══ Page excerpt ══

Here at Enlightened Master Bob’s, your child will learn how he or she can skip breakfast, lunch, and dinner and draw nourishment directly from Father Sun in our Solar Temple.

We offer complete holistic health training, using our proprietary textbooks on the Ethereal Body, including uncapping and aligning children’s Chakras so they can download DIRECTLY from the Mother Ship the Cosmic Light necessary for the coming Transformation from Earth-bound Homo sapiens to Interdimensional Beings.

In our history classes, students will learn all about Atlantis, Lemuria, Camelot and Glastonbury, the Black Rock Desert, and other Places of Power throughout the Ages.

Students will also learn how to protect themselves against the forces of the Evil Galactic Emperor Xenu and his band of sometimes invisible, shape-shifting reptilian aliens from Alpha Draconis.

But don’t delay! Soon, as our galaxy moves into proximity to the Pleiades, the vibrational tone of the entire planet will rise to such a pitch that we will either undergo Ascension or explode, and everything—the FATE OF THE PLANET– depends on how many young Lightworkers we can bring into Alignment and Cosmic Consciousness before then!

Of course, all this is absolutely FREE because you can use your State Scholarship Voucher to pay for it.

And best yet, all classes are taught by the Spiritual Wives of Enlightened Master Bob himself!!!!!

Stephen Dyer, former Ohio legislator, closely follows school funding in the state. After studying the latest budget, he realized that the Legislature was sending more money to private school students than to public school students. The Ohio legislature loves charters, Cybercharters, and vouchers. Apparently, the Republicans who dominate the Legislators don’t care about public schools. Nor do they care about accountability.

Dyer begins:

Look, I’m really excited that the Ohio General Assembly followed through on its promise to continue implementing the Fair School Funding Plan — the state’s second attempt at meeting its constitutional mandate to provide a thorough and efficient system of public schools for its 1.7 million students.

═══

→ **Problems to solve**:
1 - Repeat the page excerpt above word for word from "Here at Enlightened" to "our Solar Temple.".
2 - In one to three sentences, explain why the page excerpt above says all of Enlightened Master Bob's training is absolutely free.

══ Extracted entries ══

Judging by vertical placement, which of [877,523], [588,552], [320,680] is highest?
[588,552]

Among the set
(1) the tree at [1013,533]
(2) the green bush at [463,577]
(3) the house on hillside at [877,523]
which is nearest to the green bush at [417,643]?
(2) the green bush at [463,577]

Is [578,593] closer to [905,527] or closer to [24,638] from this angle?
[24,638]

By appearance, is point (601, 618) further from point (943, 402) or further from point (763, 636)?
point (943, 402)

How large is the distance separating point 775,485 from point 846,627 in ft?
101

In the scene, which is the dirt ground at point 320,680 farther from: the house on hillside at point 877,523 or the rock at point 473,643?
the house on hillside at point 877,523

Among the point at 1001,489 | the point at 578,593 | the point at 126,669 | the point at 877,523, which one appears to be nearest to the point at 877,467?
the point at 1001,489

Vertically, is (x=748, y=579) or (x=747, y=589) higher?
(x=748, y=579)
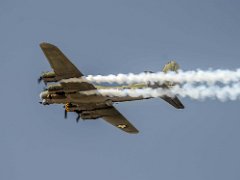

═══

→ **Solutions by task**:
1 -
Here at Enlightened Master Bob’s, your child will learn how he or she can skip breakfast, lunch, and dinner and draw nourishment directly from Father Sun in our Solar Temple.

2 - It is described as absolutely free because families can use their State Scholarship Voucher to pay for it.